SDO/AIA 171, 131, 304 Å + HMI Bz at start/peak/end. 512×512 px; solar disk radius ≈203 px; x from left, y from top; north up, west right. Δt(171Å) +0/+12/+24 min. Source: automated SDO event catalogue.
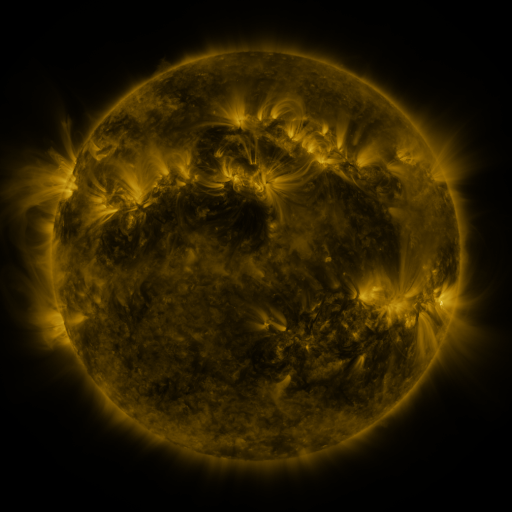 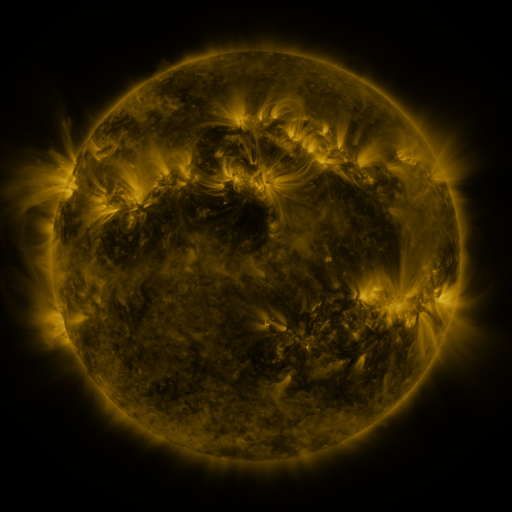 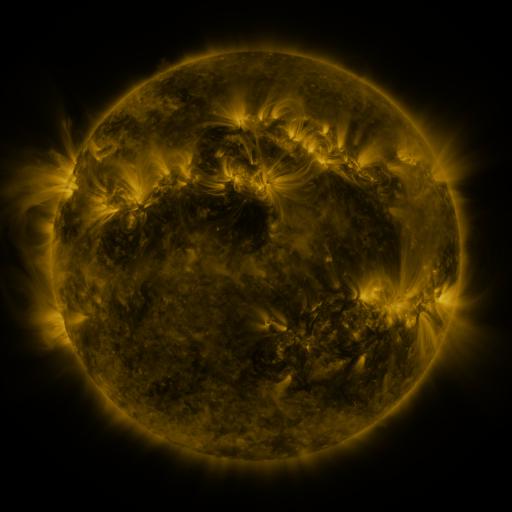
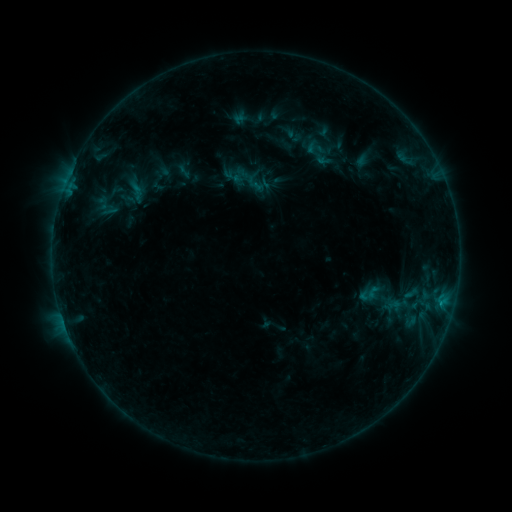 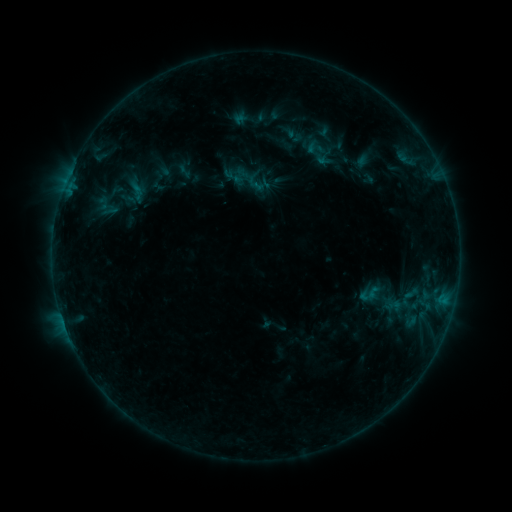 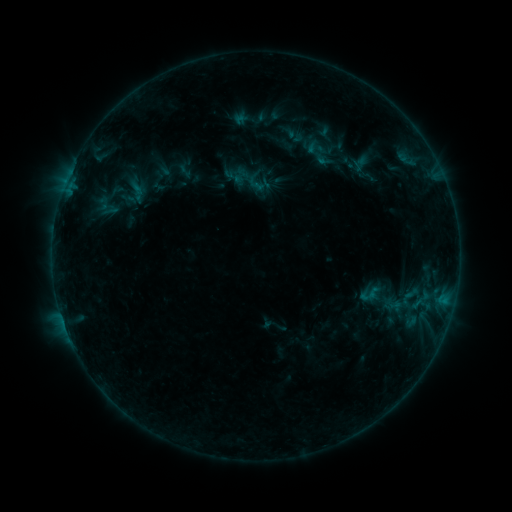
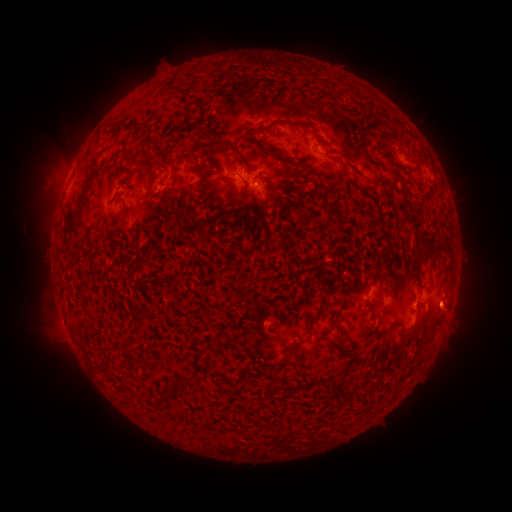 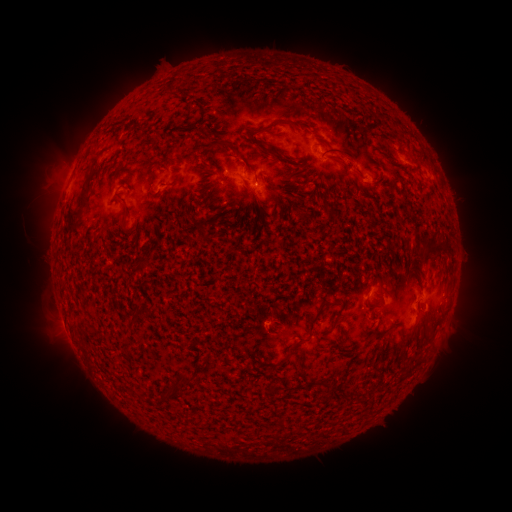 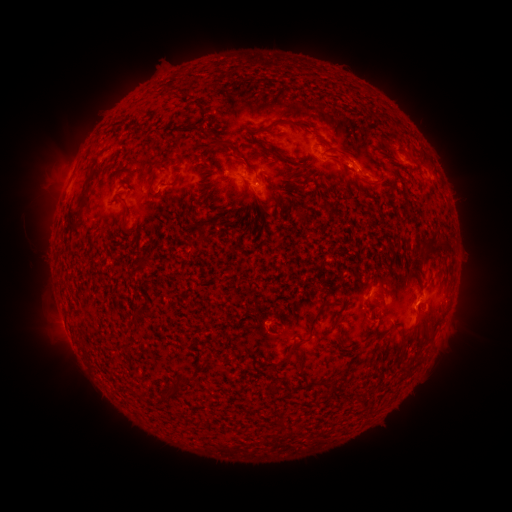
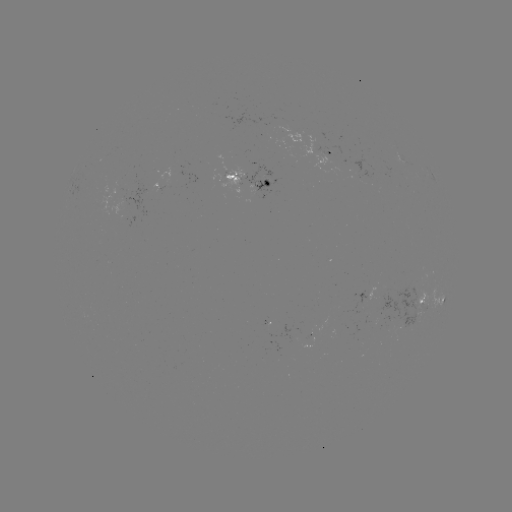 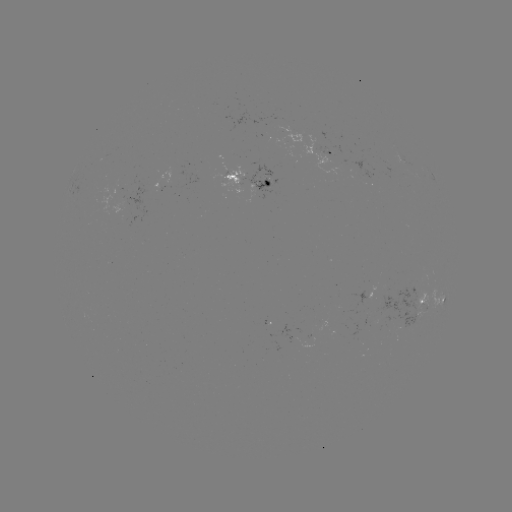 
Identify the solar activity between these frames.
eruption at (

----

Your goal:
All of the data must be set down exactly, with no pictures included.

Written answer:
SDO/AIA 171, 131, 304 Å + HMI Bz at start/peak/end. 512×512 px; solar disk radius ≈203 px; x from left, y from top; north up, west right. Δt(171Å) +0/+12/+24 min. Source: automated SDO event catalogue.
Identify the solar activity between these frames.
eruption at (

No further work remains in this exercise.